Friday, March 9, 2018

A Wrinkle in Time - Review


An adaptation of the beloved novel A Wrinkle in Time was always going be put under a microscope. Add onto that the expectations that come from one of the more exciting working directors in Hollywood today signing on in Ava DuVernay, plus the fact that she is the first African American woman to direct a film with a budget over $100 million, and you’ve got a pretty hefty amount of pressure in play. And with expectations, come disappointments as well.

Meg Murry (Storm Reid) and her little brother, Charles Wallace (Deric McCabe), have been without their scientist father, Mr. Murry (Chris Pine), for four years, ever since he discovered a new planet and used the concept known as a tesseract to travel there. Joined by Meg's classmate Calvin O’Keefe (Levi Miller) and guided by the three mysterious astral travelers known as Mrs. Whatsit (Reese Witherspoon), Mrs. Who (Mindy Kaling) and Mrs. Which (Oprah Winfrey), the children brave a dangerous journey to a planet that possesses all of the evil in the universe.

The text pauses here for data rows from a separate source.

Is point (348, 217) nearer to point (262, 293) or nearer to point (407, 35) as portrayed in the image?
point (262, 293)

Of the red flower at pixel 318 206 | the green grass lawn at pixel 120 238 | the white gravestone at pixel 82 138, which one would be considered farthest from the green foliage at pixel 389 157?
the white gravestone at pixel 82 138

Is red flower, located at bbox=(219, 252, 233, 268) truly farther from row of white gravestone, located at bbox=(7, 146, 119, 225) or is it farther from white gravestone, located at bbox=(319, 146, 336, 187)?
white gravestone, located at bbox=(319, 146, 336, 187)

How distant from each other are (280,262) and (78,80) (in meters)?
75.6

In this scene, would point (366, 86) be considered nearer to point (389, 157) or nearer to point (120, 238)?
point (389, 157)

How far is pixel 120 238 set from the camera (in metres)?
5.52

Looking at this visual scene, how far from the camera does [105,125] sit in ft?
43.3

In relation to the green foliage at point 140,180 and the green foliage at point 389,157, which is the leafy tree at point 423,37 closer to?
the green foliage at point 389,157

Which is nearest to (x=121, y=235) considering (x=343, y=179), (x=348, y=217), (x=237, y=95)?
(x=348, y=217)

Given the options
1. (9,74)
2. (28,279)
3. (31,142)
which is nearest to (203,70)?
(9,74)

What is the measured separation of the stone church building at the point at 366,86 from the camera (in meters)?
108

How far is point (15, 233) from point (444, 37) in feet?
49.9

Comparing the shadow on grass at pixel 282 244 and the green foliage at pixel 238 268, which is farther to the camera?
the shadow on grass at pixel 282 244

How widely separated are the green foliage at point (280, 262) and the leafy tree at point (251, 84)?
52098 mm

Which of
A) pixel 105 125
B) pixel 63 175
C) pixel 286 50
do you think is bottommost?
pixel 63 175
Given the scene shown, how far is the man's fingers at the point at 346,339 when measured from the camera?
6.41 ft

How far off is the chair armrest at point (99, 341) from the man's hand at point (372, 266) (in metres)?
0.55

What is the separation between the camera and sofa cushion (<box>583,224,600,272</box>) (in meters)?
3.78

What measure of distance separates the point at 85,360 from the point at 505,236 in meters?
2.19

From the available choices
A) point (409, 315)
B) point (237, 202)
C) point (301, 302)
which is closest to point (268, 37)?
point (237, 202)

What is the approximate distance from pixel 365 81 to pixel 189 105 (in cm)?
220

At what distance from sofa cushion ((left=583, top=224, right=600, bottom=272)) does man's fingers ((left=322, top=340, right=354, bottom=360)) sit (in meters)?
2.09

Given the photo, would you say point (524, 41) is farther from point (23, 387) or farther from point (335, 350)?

The narrative is incredibly ambitious, albeit very simplistic and terribly compressed at times. A tried and true theme of self-love hovers across the entire film, a message that fits with the film’s target audience well, though it often conflicts with some of the more whimsical tones. The story is definitely strange, an inter-dimensional rescue mission featuring children and bizarre celestial guides was always going to be, however the boldness of the film cannot be denied, asking so much more of the audience’s attention and thought than so many other big blockbusters.

Newcomer Storm Reid is a delight, despite playing the solemn teenager for a majority of the film. When the mystery begins to unfold and Reid is able to showcase this childlike wonderment, she shines even more. The other two children don’t quite fare as well, nevertheless its hardy a huge knock on the film. It feels as though Oprah was destined to play a powerful celestial being. Doling out wisdom left and right is really not that far removed from her real-life persona, meaning she never quite disappears into the role. Reese Witherspoon and Mindy Kaling kind of get buried in their quirks, even if they have their small moments.

Ava DuVernay is able to stretch her visual muscles in a way she hasn’t before in her filmography, crafting a stunning and imaginative world that not only leaves the characters in awe, but the audience as well. Everything from the visual effects to the costuming to the makeup to production design is off the charts spectacular, and easily the most remarkable elements of the film.

Overall, A Wrinkle in Time is not a game-changer nor a masterpiece by any means, expecting that much from what was long considered an unfilmable source material would just be a little misguided. What we get instead is very beautiful, well intentioned, if not messy, film that almost trips over its own aspirations. Ava DuVernay’s directing prowess is still on display here, despite the film’s problems, never losing the sense of wonder or sincerity that should go hand in hand with a story like A Wrinkle in Time. The film is inherently a film that will not for everyone, and you know what? Maybe that’s okay.